出力をファイルとして保存するには 「-o」 オプションを使います。-oの後ろに出力ファイルの名前を記入します。-oオプションはコマンドのどこに入れても同じですが、-oの直後に必ず出力ファイルの名前が来るようにします。

pandoc test.tex    (test.texをhtmlに変換)
pandoc test.tex -o output.html    (test.texをhtmlに変換してoutput.htmlという名前で保存)
pandoc -o output.html test.tex    (test.texをhtmlに変換してoutput.htmlという名前で保存)
pandoc -o test.tex output.html    (間違い。output.htmlを変換元とする書き方)

headとbodyを含むhtmlファイルを生成するには -s または –standaloneオプションを用います。

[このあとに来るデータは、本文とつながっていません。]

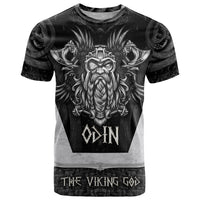 Odin The Viking God T Shirt - Wonder Print Shop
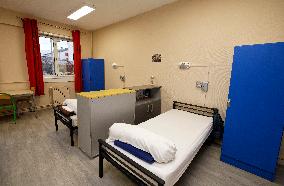 Jean-Pierre Farandou Visits To EPIDE - Margny-les-Compiegne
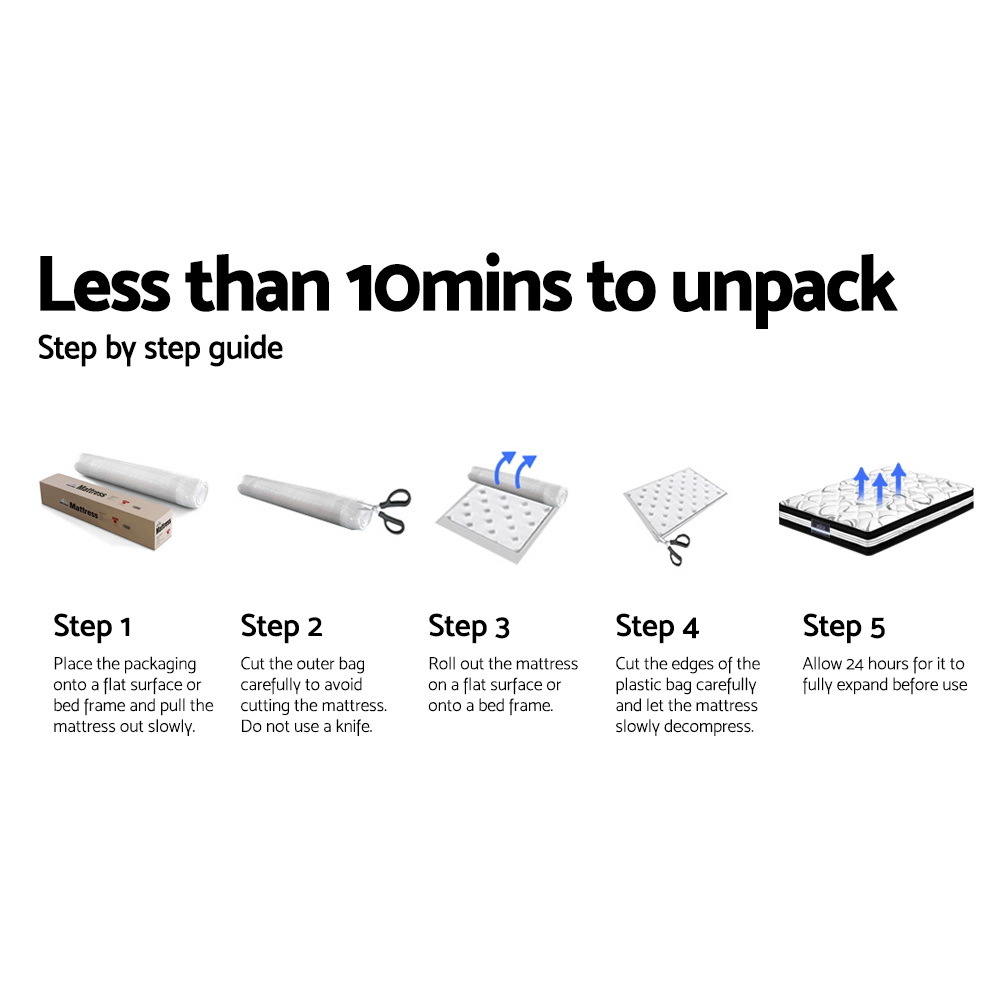 34cm Mattress Cool Gel Memory Foam King Price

pandoc -s -o output.html test.tex

MathJaxを使う場合
TeXで数式を使用している場合には、上記の方法のままではエラーが出ることがあります。Web上(html)で数式を出力するには Mathjax や MathML を使って表示することが多いと思いますが、これらを用いた形式にも変換することができます。例えばMathjaxを使う場合には –mathjaxオプションをコマンドに入力します。

pandoc --mathjax test.tex -o output.html

改行位置を指定したいとき(wrapオプション、columnオプション)
出力するソースファイルの改行位置の指定もできます。Wordpress等で記事を書いている場合は、改行が入ったテキストをコードエディタで入力すると自動整形によって勝手に brタグが入ってしまい、表示が崩れることがあります。これを避けるにはwrapオプションを使います。下記のコードをコマンドプロントの命令文に挿入するだけです。

–wrap=auto:改行を自動で入れる。何も指定しないとautoになる
(columnオプションで指定した文字数(デフォルトは72)で改行する)
–wrap=none:改行をしない
–wrap=preserve:元のコードの改行位置を保つ

columnオプション
–columns=数字:改行位置を決める文字数を指定します。

最終的に自分は以下のコマンドに落ち着きました。このwebサイトにtexで書いたノートを載せるときはこれで変換しています。

pandoc --mathjax --wrap=none test.tex -o output.html (数式はmathjax、改行はしない)

参考サイト

他にも様々なオプションがありますので、ユーザーガイドを参照してください。

英語版のユーザーガイド

Pandoc - Pandoc User’s Guide

日本語版のユーザーガイド

Pandoc User’s Guide 日本語版 — 日本Pandocユーザ会

窓の杜の紹介記事

「Pandoc 3.0」が公開 ~さまざまな形式の文書と相互変換できるフリーツール/約5年ぶりのメジャーバージョンアップ
さまざまな形式の文書を相互変換できる「Pandoc」が、1月19日にv3.0へとアップデートされた。2017年10月以来、約5年ぶりのメジャーバージョンアップとなる。

pandoc以外の方法について

pandoc以外にもtexをhtmlに変換する方法はいくつかありますが、数式をカバーできるものは少ないと思います。pandoc以外にも、Web上で変換できるサイトをいくつか試しましたが、数式が入ると出力がとてつもなく複雑で汚いものが殆どです。以下の2つは数式の変換も含め、割とまともそうですが、実際に動くのか試したことはありません。

  • TeX4htを使用する
    使ったことがありませんが、texliveやW32texなどをフルインストールしていれば標準で入っているようです。
  • latex2htmlを使用する
    日本語化なども含めインストールすると多少面倒?らしいです。数式はMathJaxなどを使う形式ではなく画像に変換して貼り付けるようです。WordpressなどではMathJaxを使うことが多いので、個人的にはあまり使い勝手が良くないかも?またpandocの方が圧倒的にオプションが多いので融通が効きやすいのではないかと。

その他にもあまり良くない方法としては、TeXをPDFに変換してからPDFをHTMLに変換する方法が考えられます。「PDF → HTML」の変換ツールは数多くあるのですが、これはTeXからPDFへの出力が複雑だったり、数式が含まれていたりするとHTMLに出力したときに、恐ろしいくらい余計なコードだらけになってしまいます。TeXもHTMLもどちらもマークアップ言語ですので、Pandocなどを用いて、TeXで書かれた文書構造を保った状態で直接変換すべきです。